STATED GOAL 1: In the thread about the uninsured claim below, change "excess" to "deductible" and give the stretch from "The car he hit into was" through "MID (2nd defendant)" with that swap made.

EXTRACT TO READ:
--------------------------------
# Uninsured Claim Help



## Sparkz786 (Mar 20, 2019)

Hi Guys

Wondering if anyone would be able to advise, if you have nothing good to say kindly refrain from spamming.

A friend of mine was involved in an accident last year where he collided into another vehicle, he thought he was insured but turned out to be fake insurance bought from social media

The car he hit into was a hire car and his friend was driving it, so to settle the heat he paid the excess off for that car, and the hire company will be claiming from their insurance. As for his car he has to get repaired privately as it wasn’t insured

Anyway, months later a court letter has arrived from the hire car’s insurance trying to claim full costs for the damage on the car he hit into,
looks like a court proceeding letter and its between:

Hire Company
Vs
My friend (1st defendant)
And
MID (2nd defendant)

The letters mention things like:
The claimant is a prestige hire company. On the date of accident the claimant had hired out the vehicle. The first defendant collided into the rear of the claimant vehicle. The first defendant was not insured at the time of accident and therefore the second defendant is bring pursued under their uninsured losses agreement.

Also on the county court money claims centre letter it states:
- Net settlement figure is XXXX, the claimant hereby claims that sum from the first defendant and/or second defendant (following consolidation)
- a decleration that pursuant to the MIB agreement, the second defendant is liable to pay to or to the satisfaction of the claimant the sum of payable under such judgement including assessed costs.

Its a big sum around £40k and its something he cant afford, his already been in trouble for it and got 6 points and a fine from police.
Sounds to me MIB will pay, but maybe they will claim it from my friend later?. He doesnt earn much and hardly left with anything end of the month. So what can they exactly do? File for his bankcruptcy or be ok with £50 a month for the rest of his life?

His a good friend of mine and is pretty stressed
Post your thoughts please


----------



## Older Chauffeur (Oct 16, 2014)

Might be better if you posted in the London forum, as laws and legal practices may differ. Good luck to your friend.


----------



## amazinghl (Oct 31, 2018)

Sometime bankruptcy lawyer give out free consult, I suggest find a lawyer like that for your friend.

Oh, and sue "fake insurance bought from social media" them for 40k.


----------



## KK2929 (Feb 9, 2017)

Sparkz786 said:


> Hi Guys
> 
> Wondering if anyone would be able to advise, if you have nothing good to say kindly refrain from spamming.
> 
> ...


-------------------------------
Sounds like the insurance company is trying to extort a second payment for damages. You stated that your friend paid them already.
He can contact them to find out EXACTLY what their position is. Hire an attorney to bargain for him. In America, certain debts are not discharged with declaring bankruptcy, so do not assume that a bankruptcy will give him a way out. Good luck.


----------



## uberdriverfornow (Jan 10, 2016)

wtf is "fake insurance" ?


----------



## Mtbsrfun (May 25, 2019)

I think OP is talking about ghost brokers. Google it and you’ll see it’s a big problem overseas.


----------



## DexNex (Apr 18, 2015)

We're here with a High Court Writ.


----------



## Bob Reynolds (Dec 20, 2014)

Insurance companies will go after a party that caused the damages. It's called subrogation. This is standard procedure. Your friend needs to discuss this with a lawyer. The insurance company does have the right to go to court and obtain a court judgement against your friend if he caused the accident. That judgement can be handed to the two gentlemen above for execution. They will show up to collect the money or the property that your friend owns.


----------
--------------------------------
STATED GOAL 2: Quote the stretch of rows below from the line that contains "Tell me, of" through the line that contains "D) brown hair at bbox=(570, 121, 695, 211)", word for word.

[Spatial data with pictures]
--------------------------------
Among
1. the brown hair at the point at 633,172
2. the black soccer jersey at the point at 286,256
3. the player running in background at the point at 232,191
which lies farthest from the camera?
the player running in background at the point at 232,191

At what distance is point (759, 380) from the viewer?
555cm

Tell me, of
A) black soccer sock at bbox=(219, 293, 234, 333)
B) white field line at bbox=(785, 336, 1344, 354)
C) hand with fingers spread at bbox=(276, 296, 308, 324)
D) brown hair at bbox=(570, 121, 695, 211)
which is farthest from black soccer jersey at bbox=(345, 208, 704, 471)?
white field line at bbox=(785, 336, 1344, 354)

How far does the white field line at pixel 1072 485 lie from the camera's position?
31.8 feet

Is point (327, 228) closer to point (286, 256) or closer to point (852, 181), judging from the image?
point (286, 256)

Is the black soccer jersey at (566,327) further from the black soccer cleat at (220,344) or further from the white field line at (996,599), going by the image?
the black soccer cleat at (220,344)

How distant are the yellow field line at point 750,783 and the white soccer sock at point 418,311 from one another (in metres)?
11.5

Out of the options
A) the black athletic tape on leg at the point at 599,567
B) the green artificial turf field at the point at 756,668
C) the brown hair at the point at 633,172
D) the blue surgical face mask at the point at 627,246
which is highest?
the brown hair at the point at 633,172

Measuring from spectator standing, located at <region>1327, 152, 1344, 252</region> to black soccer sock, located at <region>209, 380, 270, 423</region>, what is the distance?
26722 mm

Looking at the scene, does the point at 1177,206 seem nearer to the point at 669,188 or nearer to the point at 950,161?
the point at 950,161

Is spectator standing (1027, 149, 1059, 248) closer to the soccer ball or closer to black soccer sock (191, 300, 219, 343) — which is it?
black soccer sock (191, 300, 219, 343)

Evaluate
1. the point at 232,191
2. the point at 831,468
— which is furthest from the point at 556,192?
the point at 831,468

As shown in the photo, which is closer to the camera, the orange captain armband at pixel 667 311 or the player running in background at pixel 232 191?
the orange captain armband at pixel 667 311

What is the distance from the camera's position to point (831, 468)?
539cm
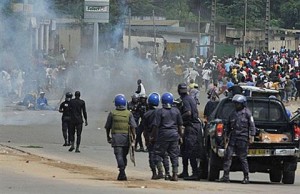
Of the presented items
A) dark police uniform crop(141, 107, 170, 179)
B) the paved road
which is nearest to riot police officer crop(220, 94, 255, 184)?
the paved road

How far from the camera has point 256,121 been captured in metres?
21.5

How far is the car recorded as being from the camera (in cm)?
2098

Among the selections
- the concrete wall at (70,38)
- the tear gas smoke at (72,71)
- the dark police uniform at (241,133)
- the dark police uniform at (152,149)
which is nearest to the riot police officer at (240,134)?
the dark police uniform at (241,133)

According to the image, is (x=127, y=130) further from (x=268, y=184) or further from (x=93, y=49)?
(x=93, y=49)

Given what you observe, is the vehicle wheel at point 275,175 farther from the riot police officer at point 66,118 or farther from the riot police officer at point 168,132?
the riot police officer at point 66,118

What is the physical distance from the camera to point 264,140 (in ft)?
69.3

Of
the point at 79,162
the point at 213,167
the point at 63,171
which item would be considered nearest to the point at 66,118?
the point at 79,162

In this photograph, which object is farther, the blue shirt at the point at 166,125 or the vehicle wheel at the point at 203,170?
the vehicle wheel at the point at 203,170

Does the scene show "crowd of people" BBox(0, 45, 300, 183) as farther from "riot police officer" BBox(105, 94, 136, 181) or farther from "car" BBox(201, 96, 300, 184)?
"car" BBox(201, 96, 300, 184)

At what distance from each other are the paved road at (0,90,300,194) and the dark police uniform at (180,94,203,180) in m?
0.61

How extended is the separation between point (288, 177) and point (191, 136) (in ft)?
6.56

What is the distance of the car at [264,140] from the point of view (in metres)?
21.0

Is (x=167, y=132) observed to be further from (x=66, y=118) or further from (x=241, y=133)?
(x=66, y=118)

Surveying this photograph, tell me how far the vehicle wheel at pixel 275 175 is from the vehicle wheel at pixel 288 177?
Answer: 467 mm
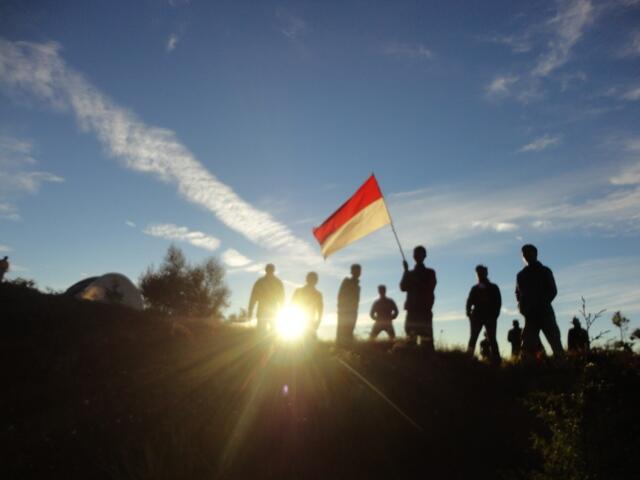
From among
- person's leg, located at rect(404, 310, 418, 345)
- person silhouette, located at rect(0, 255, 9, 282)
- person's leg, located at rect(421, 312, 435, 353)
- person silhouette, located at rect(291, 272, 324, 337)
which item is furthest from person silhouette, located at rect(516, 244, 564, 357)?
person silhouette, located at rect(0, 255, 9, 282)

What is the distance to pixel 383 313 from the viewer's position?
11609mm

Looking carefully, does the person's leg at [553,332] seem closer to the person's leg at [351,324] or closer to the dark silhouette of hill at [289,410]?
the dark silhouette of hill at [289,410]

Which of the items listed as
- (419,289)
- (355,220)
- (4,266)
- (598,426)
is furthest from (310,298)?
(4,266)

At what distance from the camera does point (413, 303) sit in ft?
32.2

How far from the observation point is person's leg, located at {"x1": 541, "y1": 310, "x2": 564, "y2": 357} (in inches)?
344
--------------------------------
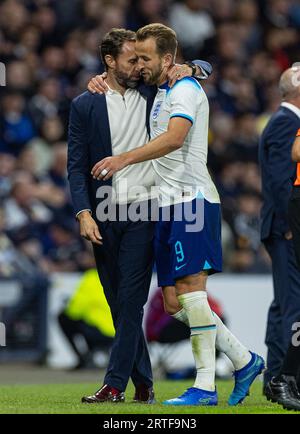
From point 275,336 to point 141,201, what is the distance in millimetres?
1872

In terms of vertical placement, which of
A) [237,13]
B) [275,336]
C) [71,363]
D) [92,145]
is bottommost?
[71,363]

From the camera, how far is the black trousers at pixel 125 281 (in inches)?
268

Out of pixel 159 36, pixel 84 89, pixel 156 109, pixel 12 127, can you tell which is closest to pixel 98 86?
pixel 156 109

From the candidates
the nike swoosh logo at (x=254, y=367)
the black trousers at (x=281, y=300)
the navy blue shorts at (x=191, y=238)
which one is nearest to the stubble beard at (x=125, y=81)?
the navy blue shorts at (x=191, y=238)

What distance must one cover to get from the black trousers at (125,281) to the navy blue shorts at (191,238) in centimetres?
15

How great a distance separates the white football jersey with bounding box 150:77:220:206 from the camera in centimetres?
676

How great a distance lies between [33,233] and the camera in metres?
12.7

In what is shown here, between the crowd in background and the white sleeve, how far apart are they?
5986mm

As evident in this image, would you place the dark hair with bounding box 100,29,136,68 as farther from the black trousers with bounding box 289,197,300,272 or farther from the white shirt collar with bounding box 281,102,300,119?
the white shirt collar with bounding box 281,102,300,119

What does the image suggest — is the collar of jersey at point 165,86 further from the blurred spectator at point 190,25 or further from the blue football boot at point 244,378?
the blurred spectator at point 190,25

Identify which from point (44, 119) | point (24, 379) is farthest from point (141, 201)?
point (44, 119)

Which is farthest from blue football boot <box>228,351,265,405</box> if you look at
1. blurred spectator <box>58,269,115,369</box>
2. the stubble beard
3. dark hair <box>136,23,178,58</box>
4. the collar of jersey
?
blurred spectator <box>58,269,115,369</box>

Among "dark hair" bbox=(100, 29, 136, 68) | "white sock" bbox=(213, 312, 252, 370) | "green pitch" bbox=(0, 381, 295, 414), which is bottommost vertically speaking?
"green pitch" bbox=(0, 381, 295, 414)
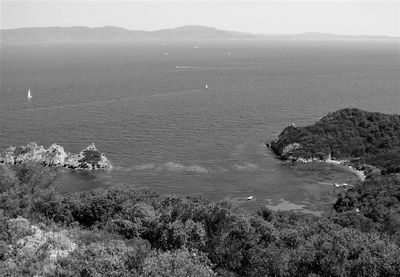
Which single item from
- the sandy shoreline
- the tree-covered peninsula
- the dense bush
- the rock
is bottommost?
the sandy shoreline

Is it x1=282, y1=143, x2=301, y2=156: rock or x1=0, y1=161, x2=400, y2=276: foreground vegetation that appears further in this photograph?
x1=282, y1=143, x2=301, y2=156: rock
--------------------------------
WORKED SOLUTION 1:
The car he hit into was a hire car and his friend was driving it, so to settle the heat he paid the deductible off for that car, and the hire company will be claiming from their insurance. As for his car he has to get repaired privately as it wasn’t insured

Anyway, months later a court letter has arrived from the hire car’s insurance trying to claim full costs for the damage on the car he hit into,
looks like a court proceeding letter and its between:

Hire Company
Vs
My friend (1st defendant)
And
MID (2nd defendant)

WORKED SOLUTION 2:
Tell me, of
A) black soccer sock at bbox=(219, 293, 234, 333)
B) white field line at bbox=(785, 336, 1344, 354)
C) hand with fingers spread at bbox=(276, 296, 308, 324)
D) brown hair at bbox=(570, 121, 695, 211)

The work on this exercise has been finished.